BEGIN Passage shown

Re: [PATCH v2 0/7] udf: rework name conversions to fix multi-bytes characters support

From: Jan Kara
Date: Fri Jan 22 2016 - 11:41:51 EST


On Fri 15-01-16 02:44:18, Andrew Gabbasov wrote:
> V3:
>
> Patches 1 and 2 skipped from sending since they are already accepted
> by the maintainer (patch 2 with some changes comparing to V2).
>
> Patches 3 - 5 rebased on top of updated patch 2.
>
> Patch 6: Fixed a mistake in passing parameters to translate_to_linux():
> the third buffer and length, used for CRC calculation, should be
> passed without leading encoding character.

Thanks! For now I've taken patches 3-6 into my tree. I'll have a look at
patch 7 next week since I need a fresh mind for that.

Honza
>
> Patch 7: Main part of body of converting loops extracted to a separate
> helper function. Also, some other modifications addressing maintainer's
> comments to V2.
>
> V2:
>
> The single patch was split into several commits for separate logical
> steps. Also, some minor fixes were done in the code of the patches.
>
> V1:
>
> Current implementation has several issues in unicode.c, mostly related
> to handling multi-bytes characters in file names:
>
> - loop ending conditions in udf_CS0toUTF8 and udf_CS0toNLS functions do not
> properly catch the end of output buffer in case of multi-bytes characters,
> allowing out-of-bounds writing and memory corruption;
>
> - udf_UTF8toCS0 and udf_NLStoCS0 do not check the right boundary of output
> buffer at all, also allowing out-of-bounds writing and memory corruption;
>
> - udf_translate_to_linux does not take into account multi-bytes characters
> at all (although it is called after converting to UTF8 or NLS): maximal
> length of extension is counted as 5 bytes, that may be incorrect with
> multi-bytes characters; when inserting CRC and extension for long names
> (near the end of the buffer), they are inserted at fixed place at the end,
> that can break into the middle of the multi-bytes character;
>
> - when being converted from CS0 to UTF8 (or NLS), the name can be truncated
> (even if the sizes in bytes of input and output buffers are the same),
> but the following translating function does not know about it and does not
> insert CRC, as it is assumed by the specs.
>
> Because of the last item above, it looks like all the checks and
> conversions (re-coding and possible CRC insertions) should be done
> simultaneously in the single function. This means that the listed
> issues can not be fixed independently and separately. So, the whole
> conversion and translation support should be reworked.
>
> The proposed implementation below fixes the listed issues, and also has
> some additional features:
>
> - it gets rid of "struct ustr", since it actually just makes an unneeded
> extra copying of the buffer and does not have any other significant
> advantage;
>
> - it unifies UTF8 and NLS conversions support, since there is no much
> sense to separate these cases;
>
> - UDF_NAME_LEN constant adjusted to better reflect actual restrictions.
>
>
> Andrew Gabbasov (7):
> udf: Prevent buffer overrun with multi-byte characters
> udf: Check output buffer length when converting name to CS0
> udf: Parameterize output length in udf_put_filename
> udf: Join functions for UTF8 and NLS conversions
> udf: Adjust UDF_NAME_LEN to better reflect actual restrictions
> udf: Remove struct ustr as non-needed intermediate storage
> udf: Merge linux specific translation into CS0 conversion function
>
> fs/udf/namei.c | 16 +-
> fs/udf/super.c | 38 ++--
> fs/udf/udfdecl.h | 21 +-
> fs/udf/unicode.c | 620 ++++++++++++++++++++++---------------------------------
> 4 files changed, 281 insertions(+), 414 deletions(-)
>
> --
> 2.1.0
>
>
--
Jan Kara <jack@xxxxxxxx>
SUSE Labs, CR

END Passage shown

Required work:
a. List every file path named in the diffstat of the UDF patch thread.
b. Reproduce the UDF patch thread starting at "On Fri 15-01-16" and ending at "updated patch 2.".
c. In the UDF patch thread, which patches does Jan Kara say have been taken into the tree for now?
The lines that come next are separate from the UDF patch thread.

BEGIN Data for review

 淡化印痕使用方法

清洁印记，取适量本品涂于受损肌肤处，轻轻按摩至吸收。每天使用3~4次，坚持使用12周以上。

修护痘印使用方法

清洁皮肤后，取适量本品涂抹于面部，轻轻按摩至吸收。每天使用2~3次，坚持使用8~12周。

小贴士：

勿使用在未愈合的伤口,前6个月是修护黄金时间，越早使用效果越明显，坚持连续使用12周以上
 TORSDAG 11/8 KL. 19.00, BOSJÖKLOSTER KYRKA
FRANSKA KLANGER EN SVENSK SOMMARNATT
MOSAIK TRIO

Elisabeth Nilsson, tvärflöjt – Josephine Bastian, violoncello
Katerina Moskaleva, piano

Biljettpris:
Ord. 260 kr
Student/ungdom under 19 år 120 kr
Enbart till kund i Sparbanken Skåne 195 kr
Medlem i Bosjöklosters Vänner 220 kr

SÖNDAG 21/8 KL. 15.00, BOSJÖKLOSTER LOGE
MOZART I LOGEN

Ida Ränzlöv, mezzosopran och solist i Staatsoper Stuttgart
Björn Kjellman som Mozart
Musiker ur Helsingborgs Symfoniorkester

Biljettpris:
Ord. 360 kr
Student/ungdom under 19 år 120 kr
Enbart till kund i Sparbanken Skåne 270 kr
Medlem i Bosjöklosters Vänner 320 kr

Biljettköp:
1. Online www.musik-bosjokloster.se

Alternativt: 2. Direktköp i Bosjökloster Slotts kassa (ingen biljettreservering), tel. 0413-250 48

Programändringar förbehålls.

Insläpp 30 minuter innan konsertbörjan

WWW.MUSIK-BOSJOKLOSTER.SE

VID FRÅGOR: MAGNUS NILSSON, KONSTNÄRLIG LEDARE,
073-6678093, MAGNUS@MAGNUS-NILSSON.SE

END Data for review
BEGIN Data for review

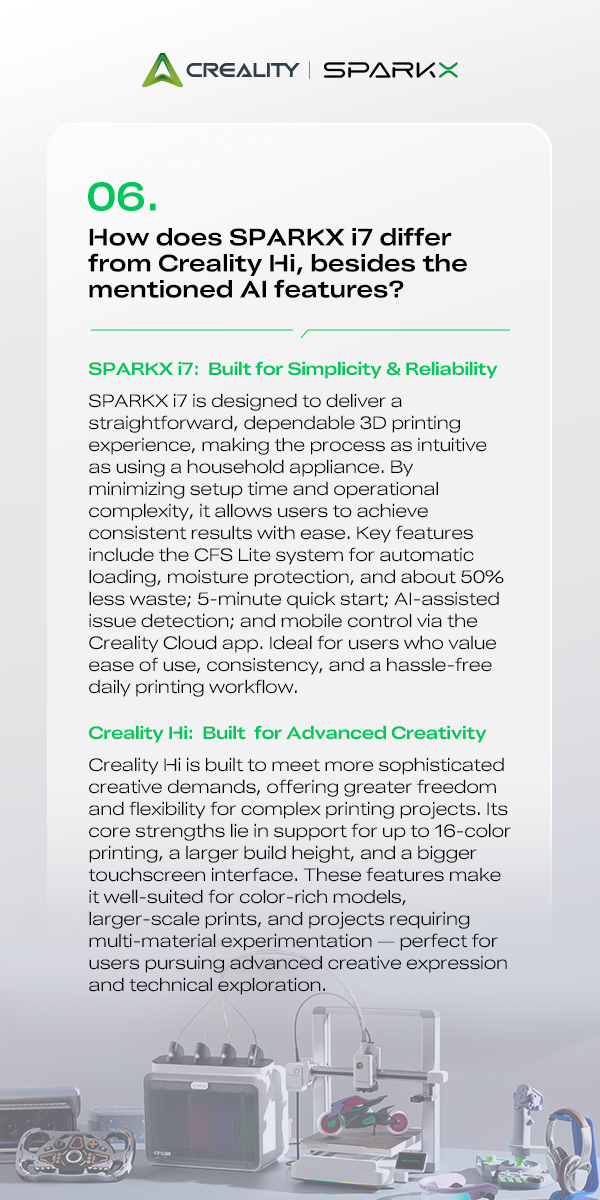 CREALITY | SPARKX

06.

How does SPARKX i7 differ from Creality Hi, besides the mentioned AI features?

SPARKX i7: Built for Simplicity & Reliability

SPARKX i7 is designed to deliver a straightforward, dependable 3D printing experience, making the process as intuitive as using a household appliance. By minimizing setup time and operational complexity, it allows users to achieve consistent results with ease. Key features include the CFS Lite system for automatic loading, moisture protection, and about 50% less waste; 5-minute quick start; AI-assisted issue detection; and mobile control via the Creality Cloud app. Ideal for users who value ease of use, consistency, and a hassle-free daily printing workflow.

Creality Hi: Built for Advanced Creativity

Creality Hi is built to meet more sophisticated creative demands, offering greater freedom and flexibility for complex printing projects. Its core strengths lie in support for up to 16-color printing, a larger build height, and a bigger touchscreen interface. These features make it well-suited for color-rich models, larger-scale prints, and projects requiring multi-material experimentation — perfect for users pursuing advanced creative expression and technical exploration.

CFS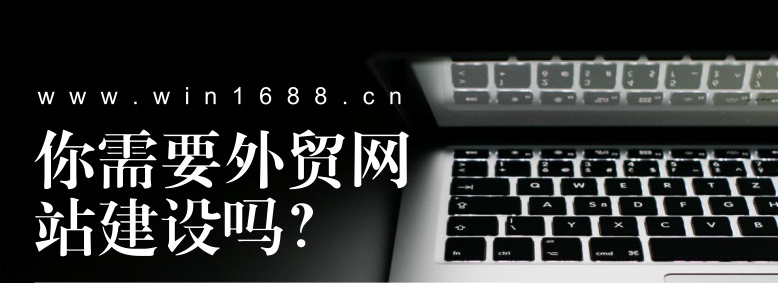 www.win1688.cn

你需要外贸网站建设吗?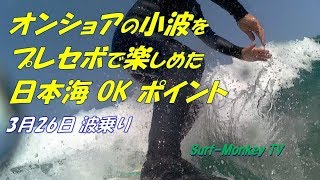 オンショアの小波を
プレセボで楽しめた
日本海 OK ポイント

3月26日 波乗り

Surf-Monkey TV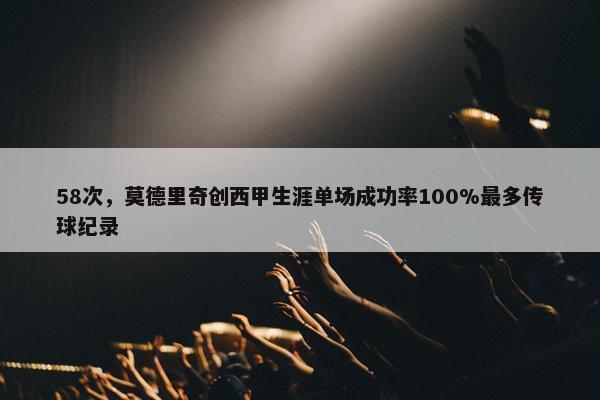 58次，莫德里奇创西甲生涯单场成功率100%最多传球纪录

END Data for review

Responses by task:
a.
fs/udf/namei.c
fs/udf/super.c
fs/udf/udfdecl.h
fs/udf/unicode.c

b.
On Fri 15-01-16 02:44:18, Andrew Gabbasov wrote:
> V3:
>
> Patches 1 and 2 skipped from sending since they are already accepted
> by the maintainer (patch 2 with some changes comparing to V2).
>
> Patches 3 - 5 rebased on top of updated patch 2.

c. Patches 3 through 6.